This article gives a sound idea how to write secure code for ADO.NET. Data Access Layer (DAL) is a common and very curtail for your application. Its very important know some of the basic security points while writing ADO.NET program.
- One of the key point of security is "never ever trust on user inputs". You must validate the user's data properly before process. The hacker always tries to crash your application through malicious inputs (especially dynamic SQL statements). As a developer you must take care of all vulnerable inputs pass through SQL statements for example lets says you are trying to search customer details by taking the customer name as input and you are build a dynamic SQL to fetch the details from SQL Server, if you do not validate the user's input and directly process can cause a heavy damage to your application assume the user (smart user) pass the customer name as "1;DROP TABLE Cust". The code snippet will be as below:
string strQuery = "SELECT * from Cust WHERE custName="+txtCustName.Text;
SqlCommand cmd = new SqlCommand( strQuery, conn);
conn.Open();
SqlDataReader myReader = cmd.ExecuteReader();
myReader.Close();
conn.Close();
The solution to the above problem is validate such vulnerable before execute the query.
- The next point is parameterize store procedures. This is a convenient way to safeguard your application against SQL injection attacks, make sure your stored procedures or methods accept only values not the SQL statements and also recommend to validate the user inputs as explained in above point before execute.
- Use Regex to validate user input for a particular format (pattern) the other way it helps quickly parse large amount of text to find specific character patterns, also help to edit or replace or delete text substring. For example to validate the input value should have 5 character alphanumeric string.
public void CheckString(string inputValue)
{
Regex rg = new Regex("^[A-Za-z0-9]{5}$");
return rg.IsMatch(inputValue)
}
- One of the way a hacker can reach your database or data source through system generated exception. The most keep point for everyone is do not display complete system exception information to the user, display only required exception information to client, suggest to implement exception wrapping or replace to display custom exception by hiding the actual database exception.

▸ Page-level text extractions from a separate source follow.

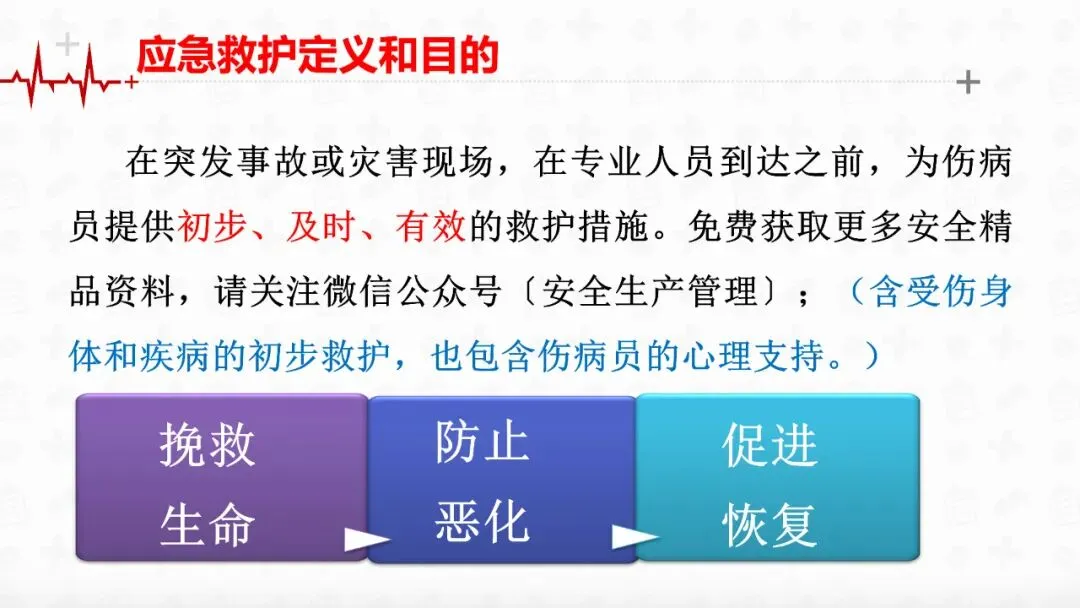 应急救护定义和目的

在突发事故或灾害现场，在专业人员到达之前，为伤病员提供初步、及时、有效的救护措施。免费获取更多安全精品资料，请关注微信公众号〔安全生产管理〕；（含受伤身体和疾病的初步救护，也包含伤病员的心理支持。）

挽救生命

防止恶化

促进恢复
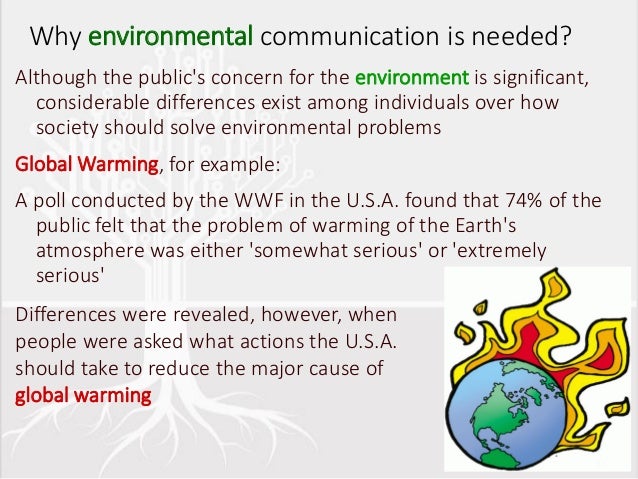 Why environmental communication is needed?

Although the public's concern for the environment is significant, considerable differences exist among individuals over how society should solve environmental problems

Global Warming, for example:

A poll conducted by the WWF in the U.S.A. found that 74% of the public felt that the problem of warming of the Earth's atmosphere was either 'somewhat serious' or 'extremely serious'

Differences were revealed, however, when people were asked what actions the U.S.A. should take to reduce the major cause of global warming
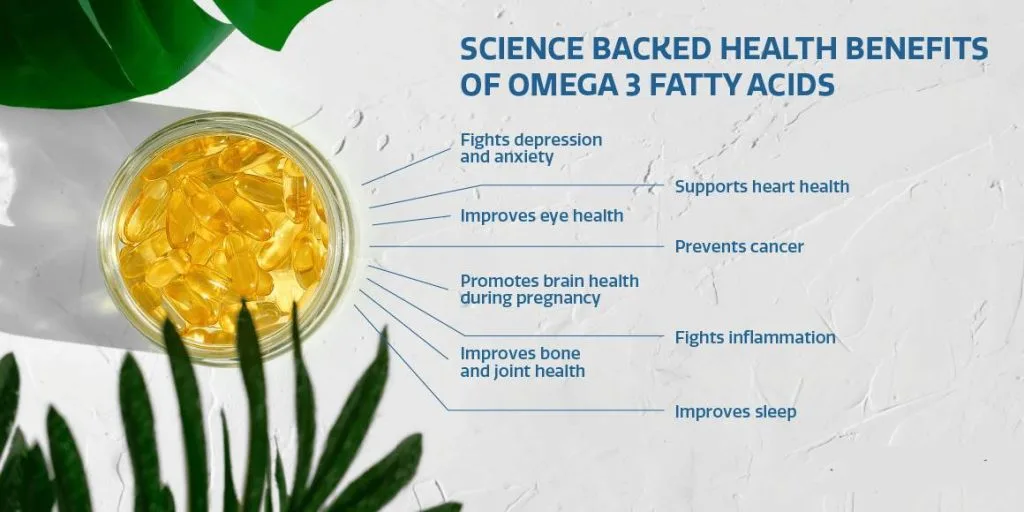 SCIENCE BACKED HEALTH BENEFITS OF OMEGA 3 FATTY ACIDS

Fights depression and anxiety

Supports heart health

Improves eye health

Prevents cancer

Promotes brain health during pregnancy

Fights inflammation

Improves bone and joint health

Improves sleep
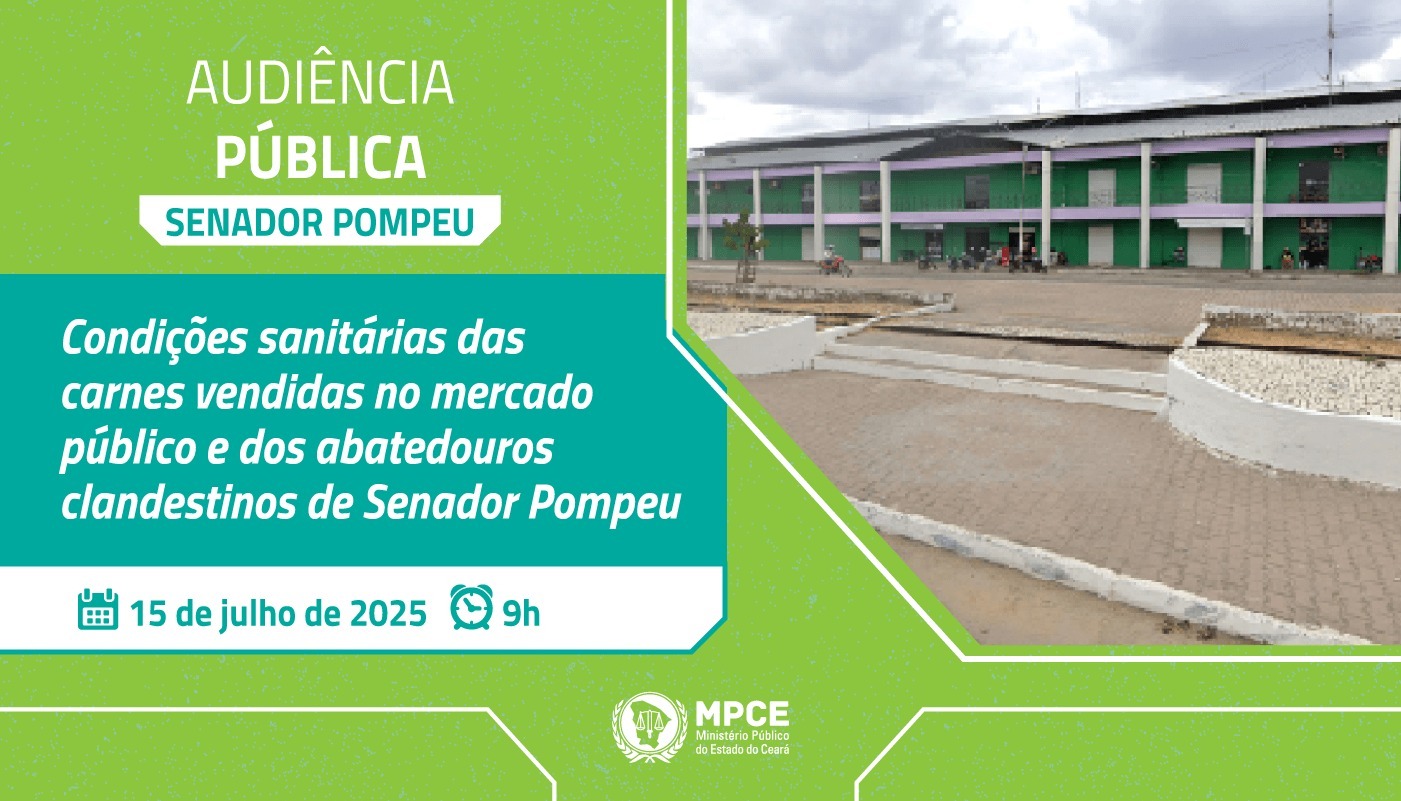 AUDIÊNCIA
PÚBLICA
SENADOR POMPEU

Condições sanitárias das carnes vendidas no mercado público e dos abatedouros clandestinos de Senador Pompeu

15 de julho de 2025 9h

MPCE
Ministério Público do Estado do Ceará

To know more about exception management click here.
- The other key point is never ever try to connect to database through user name and password in plain text it is a serious vulnerable i.e if the user name and password is a part of your source code that can be exploited by disassemble the IL code. This is the big plus point for the hacker to play with your application .When connecting to Microsoft SQL Server it is highly recommended to use Integrated Security, which uses the identity of the current active user rather than passing a user name and password. Do not forget to set Persist Security Info to true or yes this allow security sensitive information including the user name and password to be obtained from the connection after the connection has been opened.
These are the some of the basic security points every body should keep in mind while working with ADO.NET or database.